Over the last few days, the brave administrators at the AFA have been calling for his head. Yes, in the great democracy that is Argentine football, the same people who apparently voted Batista in last October 19-1 are now, according to a report in Olé today, 16-4 against him staying on. They regard the Copa América campaign as an unremitting disaster and have lost all faith in the man who only last month signed his contract taking him through to the end of the World Cup qualifiers. Most importantly, however, some are upset they were not allowed into the dressing room in Santa Fe, while Checho’s brothers were. Now it’s Batista’s turn to stay out in the freezing cold, lost in a maze midst a blizzard of bullshit as the little pigs at the AFA yet again seek to save the hairs on their chinny-chin-chins.

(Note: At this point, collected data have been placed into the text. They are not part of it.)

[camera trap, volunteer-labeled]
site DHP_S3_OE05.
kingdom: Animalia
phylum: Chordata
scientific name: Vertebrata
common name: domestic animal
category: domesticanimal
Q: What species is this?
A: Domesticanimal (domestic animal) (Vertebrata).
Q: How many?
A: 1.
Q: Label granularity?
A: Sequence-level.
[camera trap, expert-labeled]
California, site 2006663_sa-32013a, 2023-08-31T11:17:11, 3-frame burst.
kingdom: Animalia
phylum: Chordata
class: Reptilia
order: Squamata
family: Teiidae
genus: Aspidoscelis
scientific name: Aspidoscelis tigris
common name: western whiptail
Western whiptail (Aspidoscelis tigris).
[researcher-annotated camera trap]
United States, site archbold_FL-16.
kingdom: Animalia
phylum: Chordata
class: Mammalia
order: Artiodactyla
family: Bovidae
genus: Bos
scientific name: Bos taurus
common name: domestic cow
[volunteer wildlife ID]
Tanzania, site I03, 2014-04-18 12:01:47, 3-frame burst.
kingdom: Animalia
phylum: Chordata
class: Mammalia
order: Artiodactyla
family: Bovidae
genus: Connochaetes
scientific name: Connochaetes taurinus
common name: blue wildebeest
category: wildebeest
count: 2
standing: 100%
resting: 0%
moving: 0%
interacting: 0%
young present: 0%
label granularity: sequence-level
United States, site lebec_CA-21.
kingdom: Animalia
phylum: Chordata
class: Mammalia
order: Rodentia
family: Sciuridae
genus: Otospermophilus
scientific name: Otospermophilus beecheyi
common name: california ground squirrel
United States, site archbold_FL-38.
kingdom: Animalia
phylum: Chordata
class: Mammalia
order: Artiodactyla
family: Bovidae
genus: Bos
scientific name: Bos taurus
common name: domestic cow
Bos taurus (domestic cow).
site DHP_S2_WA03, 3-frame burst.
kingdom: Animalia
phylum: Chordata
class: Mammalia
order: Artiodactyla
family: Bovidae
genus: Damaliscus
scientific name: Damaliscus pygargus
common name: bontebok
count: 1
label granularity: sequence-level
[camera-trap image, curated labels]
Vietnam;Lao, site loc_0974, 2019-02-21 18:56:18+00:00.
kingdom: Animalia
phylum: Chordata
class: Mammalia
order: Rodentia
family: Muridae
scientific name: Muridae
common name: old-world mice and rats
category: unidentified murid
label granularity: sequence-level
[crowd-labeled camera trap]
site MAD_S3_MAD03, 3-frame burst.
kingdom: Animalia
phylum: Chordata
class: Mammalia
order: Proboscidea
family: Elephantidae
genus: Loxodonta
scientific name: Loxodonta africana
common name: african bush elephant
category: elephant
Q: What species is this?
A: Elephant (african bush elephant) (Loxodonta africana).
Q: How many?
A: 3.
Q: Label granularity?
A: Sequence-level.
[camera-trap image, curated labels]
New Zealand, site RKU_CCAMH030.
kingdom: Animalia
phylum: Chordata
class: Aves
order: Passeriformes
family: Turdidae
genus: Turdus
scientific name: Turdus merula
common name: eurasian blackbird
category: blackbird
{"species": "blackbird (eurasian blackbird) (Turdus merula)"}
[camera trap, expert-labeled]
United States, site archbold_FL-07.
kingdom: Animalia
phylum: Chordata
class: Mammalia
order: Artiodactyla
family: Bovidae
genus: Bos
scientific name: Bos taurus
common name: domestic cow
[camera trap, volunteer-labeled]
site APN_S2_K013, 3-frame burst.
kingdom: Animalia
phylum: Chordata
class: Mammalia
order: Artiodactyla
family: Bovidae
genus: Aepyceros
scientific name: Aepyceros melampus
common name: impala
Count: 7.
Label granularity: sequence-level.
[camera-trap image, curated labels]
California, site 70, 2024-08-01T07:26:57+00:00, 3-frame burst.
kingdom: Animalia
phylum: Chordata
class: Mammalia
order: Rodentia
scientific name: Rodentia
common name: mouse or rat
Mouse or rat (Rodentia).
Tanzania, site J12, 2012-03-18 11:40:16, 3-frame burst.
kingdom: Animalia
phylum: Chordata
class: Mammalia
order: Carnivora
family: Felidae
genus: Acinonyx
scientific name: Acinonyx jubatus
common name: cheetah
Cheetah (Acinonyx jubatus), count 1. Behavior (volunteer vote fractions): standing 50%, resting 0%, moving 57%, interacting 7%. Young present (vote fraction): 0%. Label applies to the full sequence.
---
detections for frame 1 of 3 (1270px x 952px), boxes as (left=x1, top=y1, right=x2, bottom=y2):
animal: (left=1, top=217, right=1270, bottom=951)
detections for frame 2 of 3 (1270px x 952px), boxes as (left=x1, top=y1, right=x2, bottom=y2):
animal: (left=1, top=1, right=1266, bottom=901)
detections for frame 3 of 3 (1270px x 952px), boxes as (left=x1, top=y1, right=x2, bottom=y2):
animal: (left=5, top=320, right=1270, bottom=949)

The favourite for the job is Alejandro Sabella. He spent much of his career as Passarella’s assistant before winning the Libertadores and a few league titles with Estudiantes in 2009. It’s really quite irrelevant, however. Humbertito Grondona and Bilardo look likely to stay on in their posts, looking out for their own interests, messing about in team affairs, undermining the manager and generally helping to bring out the worst in the players available. Don Julio, of course, will remain untouched and will continue to sate the ghouls at the AFA with the blood of Argieball. Great party, isn’t it?